Interpretive Summary: Cropping systems in the northern Corn Belt have been changing over time in response to several interacting factors. The current system, which is based on corn-soybean crop rotation, conventional tillage, and chemical inputs, may not be sustainable in the long run. We evaluated the impact of current and alternative management approaches and several phases of crop rotation options on crop rotation yield and its variation over four years under conventional and organic cropping systems. We developed a classification scheme of cropping systems, crop rotations, and management practices to help identify appropriate combinations of these factors that would result in large and stable yields. The scheme can be used as a guideline to identify stability in crop production, to plan the use of appropriate management practices for a given cropping system or crop rotation, and to maximize the chances of obtaining the largest and most stable yield over time. Results of the study are useful in identifying causes of yield variation under certain soil conditions and management practices, and will help researchers, crop consultants, and farmers optimize input use, maximize the ability to detect true responses to management factors, determine trends and understand changes in yield over time, and assess long-term sustainability of various cropping systems.
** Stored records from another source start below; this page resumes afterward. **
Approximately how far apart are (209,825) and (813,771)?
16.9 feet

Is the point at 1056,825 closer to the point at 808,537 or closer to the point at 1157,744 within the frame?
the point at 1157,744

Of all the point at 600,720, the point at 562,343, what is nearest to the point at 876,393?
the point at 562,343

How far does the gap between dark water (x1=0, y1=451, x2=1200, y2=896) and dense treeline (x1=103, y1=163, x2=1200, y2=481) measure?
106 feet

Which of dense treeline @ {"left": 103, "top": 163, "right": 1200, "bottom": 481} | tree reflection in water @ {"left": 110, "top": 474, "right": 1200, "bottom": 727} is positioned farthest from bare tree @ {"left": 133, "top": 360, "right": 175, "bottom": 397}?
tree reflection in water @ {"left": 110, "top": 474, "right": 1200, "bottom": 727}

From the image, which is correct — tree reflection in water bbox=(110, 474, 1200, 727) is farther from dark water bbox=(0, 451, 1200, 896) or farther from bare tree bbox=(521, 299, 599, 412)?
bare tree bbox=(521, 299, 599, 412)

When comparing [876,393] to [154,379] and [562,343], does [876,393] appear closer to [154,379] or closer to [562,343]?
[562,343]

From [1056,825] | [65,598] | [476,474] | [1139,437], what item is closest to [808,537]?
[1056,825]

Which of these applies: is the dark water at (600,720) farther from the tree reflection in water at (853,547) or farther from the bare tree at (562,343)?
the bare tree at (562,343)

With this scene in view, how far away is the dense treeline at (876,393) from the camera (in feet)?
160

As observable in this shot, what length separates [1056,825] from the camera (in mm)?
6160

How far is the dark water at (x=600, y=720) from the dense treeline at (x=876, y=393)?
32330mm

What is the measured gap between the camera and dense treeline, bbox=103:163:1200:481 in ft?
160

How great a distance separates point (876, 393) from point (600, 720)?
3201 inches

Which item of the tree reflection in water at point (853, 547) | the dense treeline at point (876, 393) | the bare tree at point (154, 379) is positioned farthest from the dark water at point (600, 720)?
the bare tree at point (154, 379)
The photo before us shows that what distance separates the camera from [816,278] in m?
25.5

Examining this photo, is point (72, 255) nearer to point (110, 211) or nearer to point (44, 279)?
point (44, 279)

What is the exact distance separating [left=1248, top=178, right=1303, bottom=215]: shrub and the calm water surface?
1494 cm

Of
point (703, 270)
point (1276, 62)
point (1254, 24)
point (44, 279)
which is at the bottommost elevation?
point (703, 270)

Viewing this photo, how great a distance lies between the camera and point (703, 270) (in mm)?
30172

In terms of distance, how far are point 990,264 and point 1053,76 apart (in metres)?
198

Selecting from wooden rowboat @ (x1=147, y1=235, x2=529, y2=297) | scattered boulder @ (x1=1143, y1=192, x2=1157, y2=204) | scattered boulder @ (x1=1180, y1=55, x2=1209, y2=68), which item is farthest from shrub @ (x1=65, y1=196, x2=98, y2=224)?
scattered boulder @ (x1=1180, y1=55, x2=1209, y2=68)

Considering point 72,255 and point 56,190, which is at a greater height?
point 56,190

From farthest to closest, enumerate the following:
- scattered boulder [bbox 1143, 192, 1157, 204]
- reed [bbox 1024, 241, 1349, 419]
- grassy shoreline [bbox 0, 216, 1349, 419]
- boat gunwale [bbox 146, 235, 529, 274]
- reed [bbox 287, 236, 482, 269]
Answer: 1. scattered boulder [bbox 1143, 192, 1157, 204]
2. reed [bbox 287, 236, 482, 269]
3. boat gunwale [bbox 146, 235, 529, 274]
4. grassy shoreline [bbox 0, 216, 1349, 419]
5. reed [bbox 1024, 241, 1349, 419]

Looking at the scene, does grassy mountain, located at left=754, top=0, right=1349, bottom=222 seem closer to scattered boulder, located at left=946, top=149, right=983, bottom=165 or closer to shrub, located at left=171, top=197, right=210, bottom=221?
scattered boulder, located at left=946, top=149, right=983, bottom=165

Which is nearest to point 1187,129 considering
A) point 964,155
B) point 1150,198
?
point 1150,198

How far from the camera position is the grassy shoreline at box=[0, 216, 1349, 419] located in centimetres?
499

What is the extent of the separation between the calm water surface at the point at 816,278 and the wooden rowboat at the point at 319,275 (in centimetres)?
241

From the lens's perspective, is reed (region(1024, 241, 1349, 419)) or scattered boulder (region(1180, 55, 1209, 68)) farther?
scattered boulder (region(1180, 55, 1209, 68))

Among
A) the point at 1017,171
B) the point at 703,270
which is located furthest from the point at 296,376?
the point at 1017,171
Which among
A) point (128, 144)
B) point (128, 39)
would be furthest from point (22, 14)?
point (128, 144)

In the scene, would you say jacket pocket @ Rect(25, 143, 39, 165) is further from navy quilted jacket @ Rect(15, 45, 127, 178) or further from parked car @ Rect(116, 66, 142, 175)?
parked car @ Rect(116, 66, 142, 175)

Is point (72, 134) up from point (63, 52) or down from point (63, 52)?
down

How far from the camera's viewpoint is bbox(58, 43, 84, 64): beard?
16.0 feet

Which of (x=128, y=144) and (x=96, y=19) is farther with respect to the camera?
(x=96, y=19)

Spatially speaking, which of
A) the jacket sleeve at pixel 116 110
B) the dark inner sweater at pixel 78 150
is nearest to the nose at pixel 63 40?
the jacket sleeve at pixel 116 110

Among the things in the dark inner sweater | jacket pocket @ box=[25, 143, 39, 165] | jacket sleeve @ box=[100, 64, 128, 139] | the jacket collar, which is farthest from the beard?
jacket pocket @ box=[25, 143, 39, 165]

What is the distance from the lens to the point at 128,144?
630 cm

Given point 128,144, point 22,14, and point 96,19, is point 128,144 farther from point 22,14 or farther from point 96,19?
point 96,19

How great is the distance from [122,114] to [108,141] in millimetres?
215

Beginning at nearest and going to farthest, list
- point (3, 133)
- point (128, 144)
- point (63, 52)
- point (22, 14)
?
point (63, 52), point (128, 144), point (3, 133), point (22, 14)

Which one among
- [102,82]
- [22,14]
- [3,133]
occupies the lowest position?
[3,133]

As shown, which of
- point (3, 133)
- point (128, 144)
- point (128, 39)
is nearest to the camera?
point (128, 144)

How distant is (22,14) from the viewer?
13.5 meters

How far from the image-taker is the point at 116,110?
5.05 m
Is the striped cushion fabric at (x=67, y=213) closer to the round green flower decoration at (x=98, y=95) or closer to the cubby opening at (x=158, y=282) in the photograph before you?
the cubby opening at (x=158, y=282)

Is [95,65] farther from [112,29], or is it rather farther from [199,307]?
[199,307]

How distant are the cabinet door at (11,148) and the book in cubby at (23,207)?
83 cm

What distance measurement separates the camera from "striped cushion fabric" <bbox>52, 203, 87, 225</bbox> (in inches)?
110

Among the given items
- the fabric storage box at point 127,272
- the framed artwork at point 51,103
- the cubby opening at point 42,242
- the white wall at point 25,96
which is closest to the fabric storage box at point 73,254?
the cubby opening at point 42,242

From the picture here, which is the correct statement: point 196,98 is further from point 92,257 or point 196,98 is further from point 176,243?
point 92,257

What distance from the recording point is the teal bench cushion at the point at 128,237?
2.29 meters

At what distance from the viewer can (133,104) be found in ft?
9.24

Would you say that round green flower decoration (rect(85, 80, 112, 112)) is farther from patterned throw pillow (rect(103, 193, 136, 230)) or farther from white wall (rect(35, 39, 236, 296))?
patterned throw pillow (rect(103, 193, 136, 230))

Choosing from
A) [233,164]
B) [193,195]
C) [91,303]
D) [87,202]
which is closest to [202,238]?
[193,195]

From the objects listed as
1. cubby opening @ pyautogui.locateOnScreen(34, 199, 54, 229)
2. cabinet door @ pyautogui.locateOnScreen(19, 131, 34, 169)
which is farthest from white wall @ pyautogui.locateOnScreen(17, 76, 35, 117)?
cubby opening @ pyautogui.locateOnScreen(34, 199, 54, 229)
Technical Abstract: Cropping systems research was undertaken to address declining crop diversity and verify competitiveness of alternatives to the predominant conventional cropping system in the northern Corn Belt. To understand and capitalize on temporal yield variability within corn and soybean fields, we quantified and modeled the cumulative effects of management practices and covariates (physical, chemical and biological variables, as surrogates of spatial variation) on total rotation yield (TY), temporal yield variances (TYV) and coefficients of variation (CV) under conventional (CNV) and organic (ORG) cropping systems using all phases of a two-year (corn-soybean) or a four-year (corn-soybean-wheat-alfalfa) crop rotation, conventional or strip-tillage, and with or without fertilizer. To help determine yield goals and plan field operations when faced with significant temporal variation, we then modeled TY as a function of TYV or CV. Soil covariates differed as to their impact on TY, TYV, and CV, in both cropping systems. However, spatial variation, as quantified by soil covariates, did not fully explain variation in TY or TYV. TYV explained up to 86% of variation in TY, both of which were less variable in ORG than in CNV. Multivariate relationships identified between TYV, CV, management factors, and soil covariates using partial least squares regression indicated that TYs of the four-year crop rotation were more stable than the predominant corn-soybean crop rotation, especially under ORG. The relationship between TY and TYV, but not between TY and CV differed among and within cropping systems; it was positive, but not always significant, and less statistically significant in ORG than in CNV. The largest and most stable yields were obtained when TYV and CV, respectively, reach their optimum and minimum values. We developed a classification scheme of cropping systems, crop rotation phases, and management practices based on the three-way relationship between TY, TYV and CV, and deviations from their respective means. In addition to its utility in selecting the largest and most stable yield, the scheme can be used as a measure of stability in crop production, and to plan strategic deployment of appropriate management practices for a given crop rotation or cropping system.